Amazon’s CEO also pointed out that if you’re looking for a specific show, their Amazon Fire device comes with “Voice search that actually works means no more typing on an alphabet grid!” Fair enough — but they’ve unveiled a truly bizarre ad campaign to promote their new device…starring Gary Busey! (“If you’re like me, you like talking to things. Like, ‘Hello Lamp…’ “) The ad shows the 69-year-old actor — who was nominated for an Oscar in 1978 — as a crazy and volatile, yelling at his TV to “find Gary Busey,” only to reveal that that’s now actually possible with the new Amazon Fire device. It’s a good way to convey Amazon’s point — that “it’s frustrating when things don’t listen. Especially high tech things…” But I have to admit that I was a little uncomfortable with their use of Gary Busey , who really did suffer a serious head injury during a 1988 motorcycle accident.

Cheers to Amazon Dash

Amazon is still quietly invading our homes — and with more than just Kindles. They’re testing a new handheld device called the Amazon Dash, a small device that lets you scan bar codes in your own home. If you’re in one of the lucky cities that has Amazon’s same-day grocery service, then this device has some truly incredible potential. You swipe it over the bar code of any product that you want to re-order, and it’ll magically appear in your queue of items for delivery! Most of the items will actually arrive the next day, according to Amazon’s promotional video — but it’s not limited to just grocery items. In one case, they show a woman ordering a new set of guitar strings, and promising that it’s “shopping made simple,” Amazon has complemented its functionality with a slick tablet app!
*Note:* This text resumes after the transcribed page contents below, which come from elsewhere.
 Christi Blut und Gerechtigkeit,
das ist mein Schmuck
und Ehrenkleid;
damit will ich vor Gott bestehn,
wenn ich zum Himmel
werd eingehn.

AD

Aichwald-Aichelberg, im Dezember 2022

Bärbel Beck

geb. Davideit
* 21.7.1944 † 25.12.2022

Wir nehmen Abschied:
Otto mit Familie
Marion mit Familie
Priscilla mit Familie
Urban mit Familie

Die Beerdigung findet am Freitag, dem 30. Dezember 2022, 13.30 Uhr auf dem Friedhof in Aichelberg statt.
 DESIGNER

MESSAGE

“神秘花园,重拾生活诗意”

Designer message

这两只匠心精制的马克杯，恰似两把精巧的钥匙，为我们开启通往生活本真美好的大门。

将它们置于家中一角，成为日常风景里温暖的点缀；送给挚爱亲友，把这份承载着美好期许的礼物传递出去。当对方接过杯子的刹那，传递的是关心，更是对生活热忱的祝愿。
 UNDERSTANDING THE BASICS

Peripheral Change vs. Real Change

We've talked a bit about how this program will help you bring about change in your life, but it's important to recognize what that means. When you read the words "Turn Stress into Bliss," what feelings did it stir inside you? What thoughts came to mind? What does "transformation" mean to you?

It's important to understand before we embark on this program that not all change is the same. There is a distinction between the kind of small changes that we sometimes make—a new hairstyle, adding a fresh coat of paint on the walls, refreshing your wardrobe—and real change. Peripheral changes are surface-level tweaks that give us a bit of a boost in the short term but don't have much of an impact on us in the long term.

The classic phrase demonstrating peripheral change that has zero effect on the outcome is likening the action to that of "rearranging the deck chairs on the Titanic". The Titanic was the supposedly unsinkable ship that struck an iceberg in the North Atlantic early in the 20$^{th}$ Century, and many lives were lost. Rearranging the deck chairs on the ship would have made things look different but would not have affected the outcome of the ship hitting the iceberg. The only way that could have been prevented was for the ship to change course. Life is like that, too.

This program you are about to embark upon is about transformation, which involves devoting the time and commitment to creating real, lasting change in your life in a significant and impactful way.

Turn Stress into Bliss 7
Jeers to My 73-Cent Refund

I’d been excited when I saw the announcement. “In December 2013, a federal court approved legal settlements by publishers Hachette, HarperCollins, Simon & Schuster, Macmillan, and Penguin in antitrust lawsuits filed by State Attorneys General and Class Plaintiffs about the price of eBooks.” The end result was a refund to customers like me, and we received a credit right in our Amazon accounts to compensate for any financial hardship we’d suffered from illegal price-fixing by ebook publishers. (Click here to see your refund.) That’s all very well and good, but what wasn’t good was the amount of my credit: just 73 cents!

Maybe I can use the credit to go buy myself 73% of 99-cent ebook!